Link Posted: 8/3/2005 7:06:53 PM EDT
I was deployed on that ship last year.

About the only good thing I have to say about it, too. I could fill an entire thread with the ways they screwed the pooch.
Link Posted: 8/3/2005 7:33:18 PM EDT
Not having been in the Navy, I guess I have a question: while a good chunk of the crew may be tied up in the rehab of the ship, I am sure there are some military specialties that don't...soo..what do they do with THOSE people for an extended period like this while the ships laid up...reassign to shore duty, temporary reassignment to other ships...whats the answer?
Link Posted: 8/3/2005 7:59:48 PM EDT

Originally Posted By tc556guy:
Not having been in the Navy, I guess I have a question: while a good chunk of the crew may be tied up in the rehab of the ship, I am sure there are some military specialties that don't...soo..what do they do with THOSE people for an extended period like this while the ships laid up...reassign to shore duty, temporary reassignment to other ships...whats the answer?



Nope. EVERYBODY gets something to do during overhaul. Everyone can learn to run a needle gun, strip floor tiles, paint, stand watch, etc, etc,.
Link Posted: 8/3/2005 8:00:21 PM EDT

Originally Posted By Unknown1Sailor:
I was deployed on that ship last year.

About the only good thing I have to say about it, too. I could fill an entire thread with the ways they screwed the pooch.
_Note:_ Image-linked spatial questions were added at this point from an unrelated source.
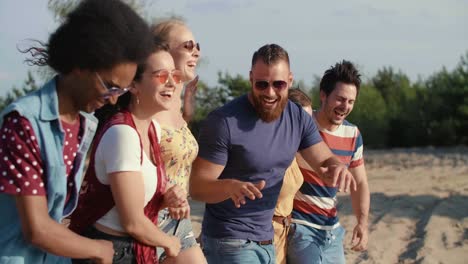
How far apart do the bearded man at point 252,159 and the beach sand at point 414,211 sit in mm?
4386

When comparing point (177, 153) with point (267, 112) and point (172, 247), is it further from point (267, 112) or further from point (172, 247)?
point (267, 112)

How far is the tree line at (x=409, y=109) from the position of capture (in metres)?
19.2

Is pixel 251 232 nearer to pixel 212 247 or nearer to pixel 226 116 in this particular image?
pixel 212 247

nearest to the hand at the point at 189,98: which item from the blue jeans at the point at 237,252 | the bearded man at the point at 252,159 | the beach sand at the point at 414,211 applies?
the bearded man at the point at 252,159

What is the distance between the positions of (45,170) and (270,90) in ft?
6.88

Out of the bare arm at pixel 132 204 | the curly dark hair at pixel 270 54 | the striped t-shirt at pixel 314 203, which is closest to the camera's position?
the bare arm at pixel 132 204

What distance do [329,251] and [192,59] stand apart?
5.88ft

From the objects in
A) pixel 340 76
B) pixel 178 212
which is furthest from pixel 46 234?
pixel 340 76

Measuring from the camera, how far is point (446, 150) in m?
18.6

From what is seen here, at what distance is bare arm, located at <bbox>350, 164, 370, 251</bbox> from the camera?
5434mm

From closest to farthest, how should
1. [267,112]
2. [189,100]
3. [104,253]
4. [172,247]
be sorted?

Do it, maybe we can compare notes.
Link Posted: 8/3/2005 8:10:35 PM EDT

Originally Posted By SWO_daddy:

Originally Posted By tc556guy:
Not having been in the Navy, I guess I have a question: while a good chunk of the crew may be tied up in the rehab of the ship, I am sure there are some military specialties that don't...soo..what do they do with THOSE people for an extended period like this while the ships laid up...reassign to shore duty, temporary reassignment to other ships...whats the answer?
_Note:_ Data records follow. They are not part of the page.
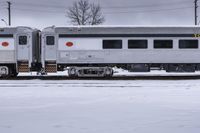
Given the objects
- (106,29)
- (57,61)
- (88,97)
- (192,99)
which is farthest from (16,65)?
(192,99)

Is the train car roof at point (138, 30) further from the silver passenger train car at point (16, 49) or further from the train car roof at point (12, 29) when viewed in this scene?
the train car roof at point (12, 29)

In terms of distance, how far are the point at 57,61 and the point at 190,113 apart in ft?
60.1

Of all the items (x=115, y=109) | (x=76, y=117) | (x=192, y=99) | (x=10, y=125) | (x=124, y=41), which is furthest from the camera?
(x=124, y=41)

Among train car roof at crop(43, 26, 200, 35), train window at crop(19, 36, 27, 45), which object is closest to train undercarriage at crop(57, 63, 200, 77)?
train car roof at crop(43, 26, 200, 35)

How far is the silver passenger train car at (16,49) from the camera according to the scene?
97.3 ft

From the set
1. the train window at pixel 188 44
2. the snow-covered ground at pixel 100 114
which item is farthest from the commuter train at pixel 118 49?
the snow-covered ground at pixel 100 114

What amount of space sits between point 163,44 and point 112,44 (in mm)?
3405

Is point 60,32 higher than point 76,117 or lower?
higher

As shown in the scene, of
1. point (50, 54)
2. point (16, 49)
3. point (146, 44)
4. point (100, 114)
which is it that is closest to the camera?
point (100, 114)

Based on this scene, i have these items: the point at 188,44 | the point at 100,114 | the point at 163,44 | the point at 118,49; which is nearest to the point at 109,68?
the point at 118,49

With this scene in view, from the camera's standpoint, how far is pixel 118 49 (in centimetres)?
2903

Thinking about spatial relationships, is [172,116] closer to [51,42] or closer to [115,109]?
[115,109]

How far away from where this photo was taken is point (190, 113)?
11891mm

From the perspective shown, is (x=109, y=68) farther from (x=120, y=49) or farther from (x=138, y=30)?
(x=138, y=30)
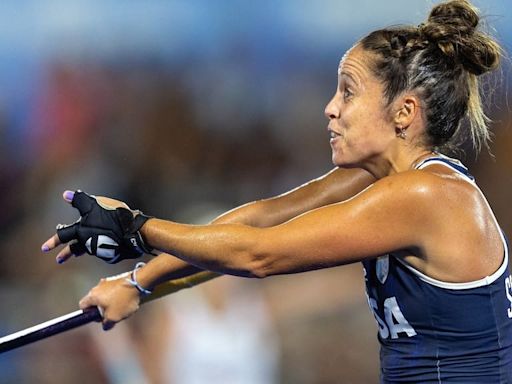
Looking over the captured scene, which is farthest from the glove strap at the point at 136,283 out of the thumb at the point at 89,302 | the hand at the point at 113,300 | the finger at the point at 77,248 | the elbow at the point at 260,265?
the elbow at the point at 260,265

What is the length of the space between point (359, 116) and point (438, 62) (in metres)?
0.29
Nope. EVERYBODY gets something to do during overhaul. Everyone can learn to run a needle gun, strip floor tiles, paint, stand watch, etc, etc,.
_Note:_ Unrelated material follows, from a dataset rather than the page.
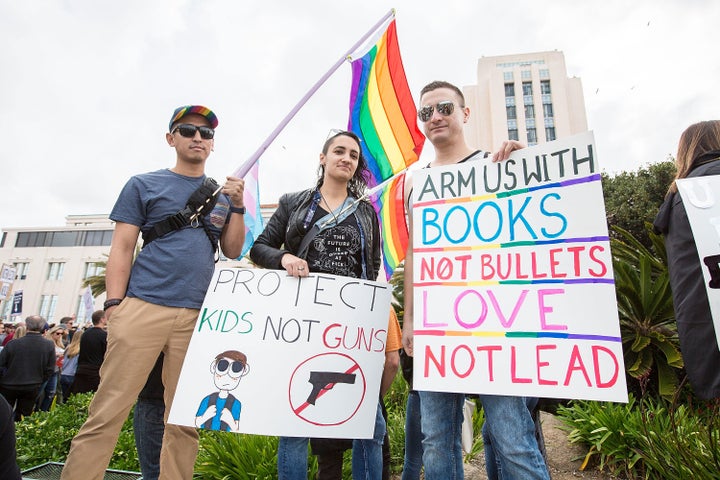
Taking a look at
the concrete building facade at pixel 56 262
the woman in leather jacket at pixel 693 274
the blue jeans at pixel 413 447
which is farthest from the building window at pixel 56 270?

The nine or ten months mentioned in the thread opener seems like a long time to let technical skills degrade while the sailor wields a sander. Hope they give them some time to get back in the swing of things once they're done with repairs.
Link Posted: 8/3/2005 8:15:36 PM EDT
tagd
Link Posted: 8/3/2005 8:17:46 PM EDT

Originally Posted By tc556guy:
[The nine or ten months mentioned in the thread opener seems like a long time to let technical skills degrade while the sailor wields a sander. Hope they give them some time to get back in the swing of things once they're done with repairs.

huh? The whole ship, every dept, undergoes a workup period to do just that, before being considered 'fit for sea'.
Link Posted: 8/3/2005 8:19:08 PM EDT

Originally Posted By rayra:
huh? The whole ship, every dept, undergoes a workup period to do just that, before being considered 'fit for sea'.


Gotcha. Thats what I figured but wasn't sure.
Link Posted: 8/3/2005 8:29:11 PM EDT
That sonofabitch welder working on the rudder didn't have any sort of refasil containment set up.

Lazy east coast bastards!......

Out here that would get us written up.

Fuckers.

Chris

p.s. I HATE needlegunning paint.
Link Posted: 8/3/2005 8:31:52 PM EDT
I made a nice little score speculating on Newport News company, buying call options on it right before earnings. General Dynamics decided to announce their intentions to buy NNS that week Dumb luck.
Link Posted: 8/3/2005 9:21:52 PM EDT
If you look close at the screws in the top photo, you'll see that the pitch on the blades is reversed. The screw to the left of centerline turns counter clockwise to go ahead and the screw to the right of centerline turns clockwise to go ahead.
I talked to a Naval Shipyard welder that is working the G.W. at the supermarket the other day and he said they are mustering at Newport News and working 12 hours a day welding pipe joints. Good pipe welders are hard to come by.